Куракин принадлежал к одной из ветвей старинного рода Ягеллонов, [175] представители которого долгое время носили короны Польши, Дании, Норвегии и Швеции. Он был высок, хорошо сложен, понимал высоту своего происхождения, обладал большим умом, хитростью и был весьма образован. Он достаточно хорошо говорил по-французски и на многих других языках, много путешествовал, принимал участие в войнах, а затем был посланником при разных дворах. Тем не менее в нем еще чувствовался русский, и его таланты весьма портила крайняя скупость. Он и царь были женаты на сестрах, [176] и у каждого было от них по сыну. [177] Царица получила развод и была заточена в монастырь [178] неподалеку от Москвы, но Куракин не ощутил последствий этого.
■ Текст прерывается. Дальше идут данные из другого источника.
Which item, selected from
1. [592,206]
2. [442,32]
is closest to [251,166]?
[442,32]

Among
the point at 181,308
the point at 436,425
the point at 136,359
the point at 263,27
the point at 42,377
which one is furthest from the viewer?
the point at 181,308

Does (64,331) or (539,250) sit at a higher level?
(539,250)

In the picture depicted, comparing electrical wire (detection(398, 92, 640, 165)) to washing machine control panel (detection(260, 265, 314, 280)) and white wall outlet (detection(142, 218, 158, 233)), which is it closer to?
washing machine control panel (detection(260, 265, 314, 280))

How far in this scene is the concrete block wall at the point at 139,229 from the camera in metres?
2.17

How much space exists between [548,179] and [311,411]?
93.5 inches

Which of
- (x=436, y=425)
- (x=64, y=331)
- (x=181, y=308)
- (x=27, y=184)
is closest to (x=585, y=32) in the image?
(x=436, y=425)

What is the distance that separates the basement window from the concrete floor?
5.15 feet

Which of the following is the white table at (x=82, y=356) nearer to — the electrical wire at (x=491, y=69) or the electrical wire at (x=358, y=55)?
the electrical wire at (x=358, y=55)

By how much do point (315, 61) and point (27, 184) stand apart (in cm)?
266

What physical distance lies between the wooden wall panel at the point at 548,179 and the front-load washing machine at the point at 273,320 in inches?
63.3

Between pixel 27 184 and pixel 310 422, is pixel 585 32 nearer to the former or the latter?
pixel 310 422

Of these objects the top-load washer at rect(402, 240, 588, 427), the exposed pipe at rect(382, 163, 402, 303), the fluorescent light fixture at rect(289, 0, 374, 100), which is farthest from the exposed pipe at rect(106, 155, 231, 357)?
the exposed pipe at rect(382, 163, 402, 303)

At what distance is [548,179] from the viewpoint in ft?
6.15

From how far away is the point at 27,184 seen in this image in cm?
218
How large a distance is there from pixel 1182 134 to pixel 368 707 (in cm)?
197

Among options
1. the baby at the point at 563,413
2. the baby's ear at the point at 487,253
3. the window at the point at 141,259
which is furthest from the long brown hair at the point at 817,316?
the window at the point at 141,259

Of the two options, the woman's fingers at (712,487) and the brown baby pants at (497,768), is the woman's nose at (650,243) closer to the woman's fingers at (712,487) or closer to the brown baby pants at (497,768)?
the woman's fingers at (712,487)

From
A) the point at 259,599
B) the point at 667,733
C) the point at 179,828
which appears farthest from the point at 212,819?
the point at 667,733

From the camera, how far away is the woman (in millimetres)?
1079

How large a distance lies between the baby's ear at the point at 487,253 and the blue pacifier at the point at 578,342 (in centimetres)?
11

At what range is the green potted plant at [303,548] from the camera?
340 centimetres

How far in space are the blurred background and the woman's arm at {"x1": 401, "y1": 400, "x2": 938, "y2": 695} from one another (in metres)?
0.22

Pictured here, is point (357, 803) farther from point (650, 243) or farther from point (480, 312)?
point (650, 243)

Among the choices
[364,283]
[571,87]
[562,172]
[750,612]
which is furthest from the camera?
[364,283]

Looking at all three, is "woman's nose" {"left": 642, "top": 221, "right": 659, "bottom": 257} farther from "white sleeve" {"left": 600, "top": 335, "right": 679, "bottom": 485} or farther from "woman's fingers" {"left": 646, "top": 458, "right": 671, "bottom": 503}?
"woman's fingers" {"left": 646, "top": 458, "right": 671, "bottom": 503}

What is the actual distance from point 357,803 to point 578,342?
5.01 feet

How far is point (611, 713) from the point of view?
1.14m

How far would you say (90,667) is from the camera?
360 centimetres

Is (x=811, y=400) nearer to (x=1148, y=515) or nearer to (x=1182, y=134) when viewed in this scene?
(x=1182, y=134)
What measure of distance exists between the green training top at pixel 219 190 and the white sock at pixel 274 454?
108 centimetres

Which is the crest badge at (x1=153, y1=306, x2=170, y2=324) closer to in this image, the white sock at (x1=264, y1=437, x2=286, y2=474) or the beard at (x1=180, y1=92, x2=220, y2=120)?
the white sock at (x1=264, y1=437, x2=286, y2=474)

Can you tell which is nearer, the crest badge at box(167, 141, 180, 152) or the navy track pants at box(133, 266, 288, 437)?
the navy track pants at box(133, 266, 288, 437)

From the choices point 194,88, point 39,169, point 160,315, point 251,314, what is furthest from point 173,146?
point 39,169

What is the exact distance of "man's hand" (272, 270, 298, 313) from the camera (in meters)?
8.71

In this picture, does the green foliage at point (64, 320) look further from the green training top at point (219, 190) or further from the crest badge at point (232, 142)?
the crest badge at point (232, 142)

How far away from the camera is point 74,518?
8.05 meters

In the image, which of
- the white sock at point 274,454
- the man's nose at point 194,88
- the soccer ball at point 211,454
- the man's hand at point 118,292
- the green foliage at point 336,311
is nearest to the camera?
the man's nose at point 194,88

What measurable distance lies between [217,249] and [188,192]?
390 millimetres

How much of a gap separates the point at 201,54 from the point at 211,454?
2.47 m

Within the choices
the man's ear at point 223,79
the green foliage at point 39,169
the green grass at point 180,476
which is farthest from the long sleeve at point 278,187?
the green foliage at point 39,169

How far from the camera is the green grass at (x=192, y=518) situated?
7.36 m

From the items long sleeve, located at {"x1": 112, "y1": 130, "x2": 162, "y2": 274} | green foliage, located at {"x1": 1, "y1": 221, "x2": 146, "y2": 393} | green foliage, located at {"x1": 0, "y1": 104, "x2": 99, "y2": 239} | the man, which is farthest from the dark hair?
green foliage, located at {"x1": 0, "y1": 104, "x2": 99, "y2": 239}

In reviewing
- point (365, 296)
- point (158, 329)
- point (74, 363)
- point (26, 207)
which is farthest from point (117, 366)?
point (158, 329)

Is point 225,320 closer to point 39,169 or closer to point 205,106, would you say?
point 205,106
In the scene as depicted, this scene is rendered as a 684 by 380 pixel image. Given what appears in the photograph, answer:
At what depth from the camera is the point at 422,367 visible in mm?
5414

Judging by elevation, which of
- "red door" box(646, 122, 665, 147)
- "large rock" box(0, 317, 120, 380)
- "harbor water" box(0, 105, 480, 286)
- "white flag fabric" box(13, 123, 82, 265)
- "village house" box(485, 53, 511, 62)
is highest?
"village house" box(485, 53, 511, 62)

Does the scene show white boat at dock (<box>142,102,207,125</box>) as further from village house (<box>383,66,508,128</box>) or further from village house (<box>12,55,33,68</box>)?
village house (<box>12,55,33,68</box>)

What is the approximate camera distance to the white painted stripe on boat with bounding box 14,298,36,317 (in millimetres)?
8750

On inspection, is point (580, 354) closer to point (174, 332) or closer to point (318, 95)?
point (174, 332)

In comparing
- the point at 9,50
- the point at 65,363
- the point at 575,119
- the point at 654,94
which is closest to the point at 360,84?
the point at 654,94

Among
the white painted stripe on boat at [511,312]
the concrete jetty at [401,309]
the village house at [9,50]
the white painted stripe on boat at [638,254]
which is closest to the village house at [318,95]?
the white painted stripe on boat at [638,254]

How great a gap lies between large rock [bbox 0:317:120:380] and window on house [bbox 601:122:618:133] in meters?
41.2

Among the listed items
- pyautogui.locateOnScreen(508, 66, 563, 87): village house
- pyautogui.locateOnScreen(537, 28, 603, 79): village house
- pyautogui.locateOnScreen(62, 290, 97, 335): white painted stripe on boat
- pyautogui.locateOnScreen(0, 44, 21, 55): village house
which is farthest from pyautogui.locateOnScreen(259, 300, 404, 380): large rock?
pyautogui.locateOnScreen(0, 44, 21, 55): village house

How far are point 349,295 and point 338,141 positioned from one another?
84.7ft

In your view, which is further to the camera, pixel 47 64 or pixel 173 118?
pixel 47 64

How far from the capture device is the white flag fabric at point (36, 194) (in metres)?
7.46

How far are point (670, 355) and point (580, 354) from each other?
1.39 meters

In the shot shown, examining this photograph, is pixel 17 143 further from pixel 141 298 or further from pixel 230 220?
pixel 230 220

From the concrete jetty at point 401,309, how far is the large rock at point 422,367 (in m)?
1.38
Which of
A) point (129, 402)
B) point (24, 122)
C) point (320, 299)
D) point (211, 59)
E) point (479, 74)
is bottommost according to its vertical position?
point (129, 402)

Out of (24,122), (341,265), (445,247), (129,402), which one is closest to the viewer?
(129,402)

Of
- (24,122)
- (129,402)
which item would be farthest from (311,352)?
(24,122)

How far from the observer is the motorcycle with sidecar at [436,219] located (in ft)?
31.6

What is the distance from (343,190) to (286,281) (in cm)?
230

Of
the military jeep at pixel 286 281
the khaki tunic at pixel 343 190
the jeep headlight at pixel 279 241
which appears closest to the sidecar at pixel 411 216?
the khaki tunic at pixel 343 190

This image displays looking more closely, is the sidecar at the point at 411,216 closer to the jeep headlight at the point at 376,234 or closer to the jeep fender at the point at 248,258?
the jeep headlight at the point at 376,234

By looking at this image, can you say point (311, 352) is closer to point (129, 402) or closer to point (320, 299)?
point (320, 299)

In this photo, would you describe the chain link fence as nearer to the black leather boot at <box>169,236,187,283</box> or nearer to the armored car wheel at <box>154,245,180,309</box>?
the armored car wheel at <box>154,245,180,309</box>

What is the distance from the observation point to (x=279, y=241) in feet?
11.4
Он великолепно знал своего государя, который многое ему дозволял, выказывал большое доверие и уважение; он пробыл три года в Риме, откуда прибыл в Париж посланником. В Риме у него не было никаких полномочий и никаких дел, кроме секретных, ради которых царь и послал его как человека надежного и просвещенного.
175
К литовскому роду Ягеллонов восходит родословная польского короля Владислава II (1348–1434); короли Дании, Норвегии и Швеции не имели отношения к Ягеллонам.
176
В 1698 г. Петр I аннулировал свой брак с Евдокией Лопухиной, однако продолжал считать себя свояком Бориса Куракина.
177
Царевич Алексей Петрович, умер в тюрьме в 1718 г. Сын Бориса Куракина умер в октябре 1749 г.
178
Евдокия была сослана в Покровский монастырь г. Суздаля, где и умерла в октябре 1749 г.